Adobe’s product manager said that it had been working on the feature for a year, solving several problems before launch. One of them was the fact that some business cards have white text on a black or colored background, something which tends to confuse OCR systems.

Adobe Scan taps the heterogeneous compute capabilities of both Android and iOS devices to remove unwanted objects from the scan, like fingers, and uses heuristics models to identify fields like email addresses with 99 percent accuracy. In the rare instances it doesn’t get a name or number right, it offers machine learning-powered suggestions.

The firm has also announced a partnership with Microsoft which integrates Adobe PDF generation into Office 365.

Equally challenging was getting the system to recognize white business cards on white tables and tablecloths. “It took a couple of months to solve,” Chugh said.

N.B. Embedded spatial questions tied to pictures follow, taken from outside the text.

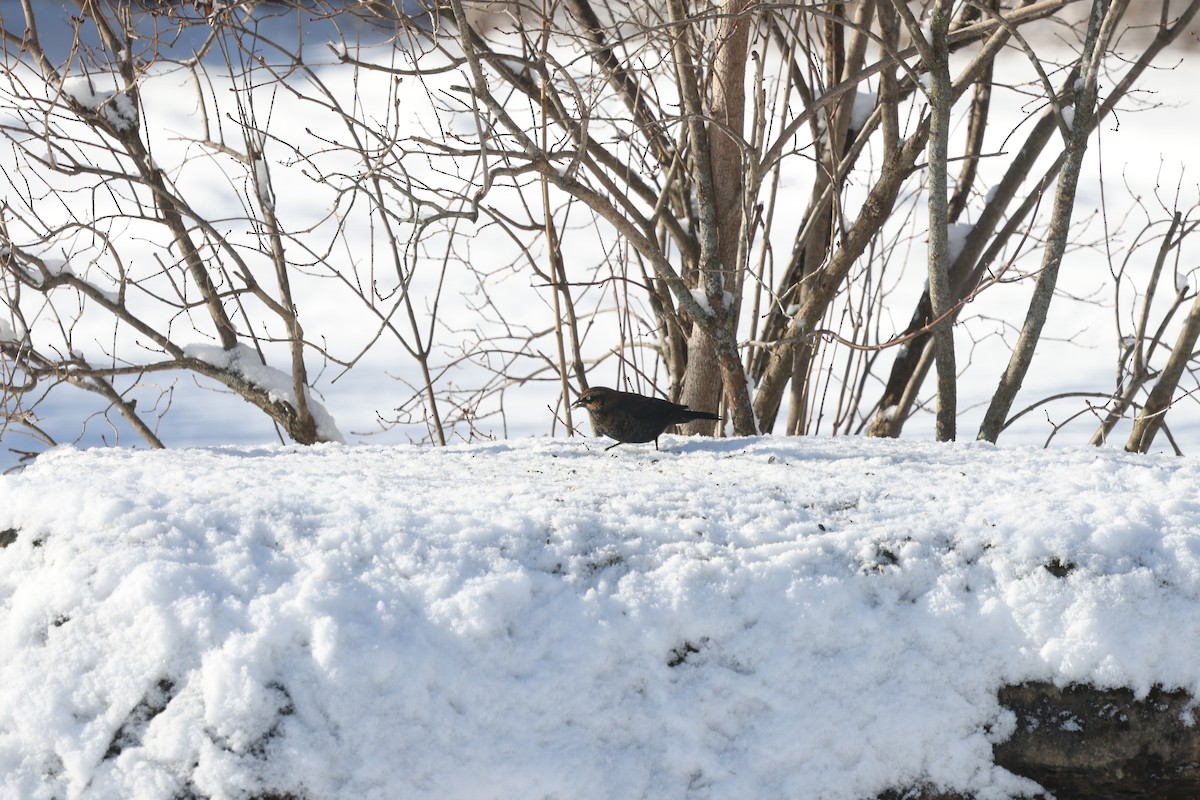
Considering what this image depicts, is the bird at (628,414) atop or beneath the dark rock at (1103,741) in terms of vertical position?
atop

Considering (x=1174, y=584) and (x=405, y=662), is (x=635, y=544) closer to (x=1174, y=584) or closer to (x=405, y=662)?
(x=405, y=662)

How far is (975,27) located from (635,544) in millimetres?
3225

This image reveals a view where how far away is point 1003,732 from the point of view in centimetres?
221

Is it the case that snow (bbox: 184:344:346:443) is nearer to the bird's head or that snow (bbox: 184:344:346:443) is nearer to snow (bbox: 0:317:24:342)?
snow (bbox: 0:317:24:342)

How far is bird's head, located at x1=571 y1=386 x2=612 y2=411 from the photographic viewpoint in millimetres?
3422

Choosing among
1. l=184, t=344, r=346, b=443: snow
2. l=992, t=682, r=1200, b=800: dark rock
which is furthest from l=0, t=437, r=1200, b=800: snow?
l=184, t=344, r=346, b=443: snow

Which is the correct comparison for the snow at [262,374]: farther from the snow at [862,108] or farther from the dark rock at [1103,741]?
the dark rock at [1103,741]

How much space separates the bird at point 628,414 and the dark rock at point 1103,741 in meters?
1.47

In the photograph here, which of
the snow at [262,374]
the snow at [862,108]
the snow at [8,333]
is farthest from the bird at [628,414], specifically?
the snow at [8,333]

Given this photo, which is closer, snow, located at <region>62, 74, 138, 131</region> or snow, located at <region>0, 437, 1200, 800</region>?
snow, located at <region>0, 437, 1200, 800</region>

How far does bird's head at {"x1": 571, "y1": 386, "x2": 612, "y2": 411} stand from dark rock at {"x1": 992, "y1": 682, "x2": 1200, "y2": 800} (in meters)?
1.57

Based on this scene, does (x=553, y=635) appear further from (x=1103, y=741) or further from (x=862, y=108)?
(x=862, y=108)

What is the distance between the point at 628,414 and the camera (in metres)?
3.41

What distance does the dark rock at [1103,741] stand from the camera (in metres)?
2.21
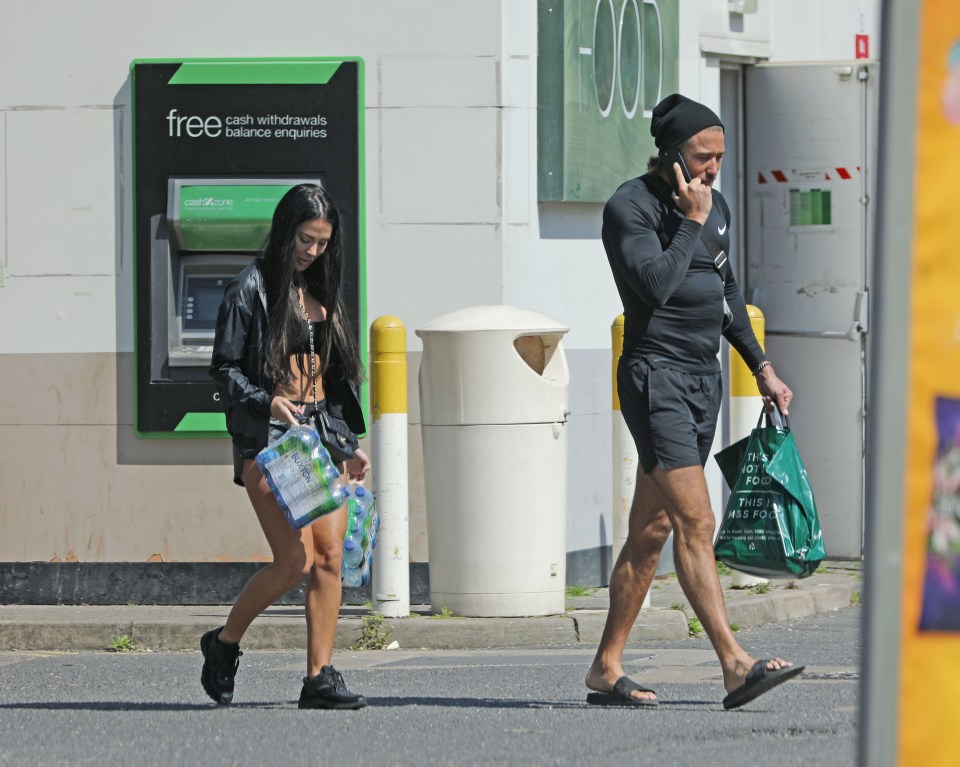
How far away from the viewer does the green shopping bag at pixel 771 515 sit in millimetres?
5965

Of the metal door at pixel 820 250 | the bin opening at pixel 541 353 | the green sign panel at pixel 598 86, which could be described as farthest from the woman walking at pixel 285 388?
the metal door at pixel 820 250

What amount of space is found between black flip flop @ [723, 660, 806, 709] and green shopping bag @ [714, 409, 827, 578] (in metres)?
0.55

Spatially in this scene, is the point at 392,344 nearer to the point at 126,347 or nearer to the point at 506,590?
the point at 506,590

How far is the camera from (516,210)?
29.4 ft

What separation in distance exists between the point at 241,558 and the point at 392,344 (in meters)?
1.68

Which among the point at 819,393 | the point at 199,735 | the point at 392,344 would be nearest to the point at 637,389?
the point at 199,735

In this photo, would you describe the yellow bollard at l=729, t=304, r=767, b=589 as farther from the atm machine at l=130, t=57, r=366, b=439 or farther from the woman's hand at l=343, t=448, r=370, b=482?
the woman's hand at l=343, t=448, r=370, b=482

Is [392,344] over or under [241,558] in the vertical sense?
over

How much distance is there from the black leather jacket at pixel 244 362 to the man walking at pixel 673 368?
1.12 metres

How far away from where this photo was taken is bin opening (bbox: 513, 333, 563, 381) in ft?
26.5

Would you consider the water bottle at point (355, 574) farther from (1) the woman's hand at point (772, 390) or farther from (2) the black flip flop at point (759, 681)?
(1) the woman's hand at point (772, 390)

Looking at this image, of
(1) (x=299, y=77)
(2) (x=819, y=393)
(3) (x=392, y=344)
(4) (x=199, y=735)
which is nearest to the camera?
(4) (x=199, y=735)

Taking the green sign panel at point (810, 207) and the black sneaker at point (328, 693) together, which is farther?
the green sign panel at point (810, 207)

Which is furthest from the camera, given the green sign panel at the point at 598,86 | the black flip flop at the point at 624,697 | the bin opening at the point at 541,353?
the green sign panel at the point at 598,86
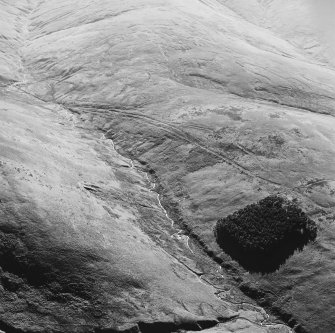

Low-light scans were the other beneficiary of the team’s data crunching. In environments where the ambient lighting is too dim for the camera to make out the business card’s text, the Adobe Scan app now briefly switches on the flash at the moment of capture. Shadow detection has been improved, too — Adobe Scan’s algorithms can distinguish between business cards and hard shadows formed by wayward hands and phones.

The latter is less of a draw for Mac users, as macOS has a built-in PDF-generation tool within the Print menu, effectively printing to a PDF file.

The Adobe PDF integrations are available today with Adobe Acrobat DC for teams and enterprise.

Adobe Scan is a freemium download from the App Store with in-app purchases for extra features like exporting PDFs.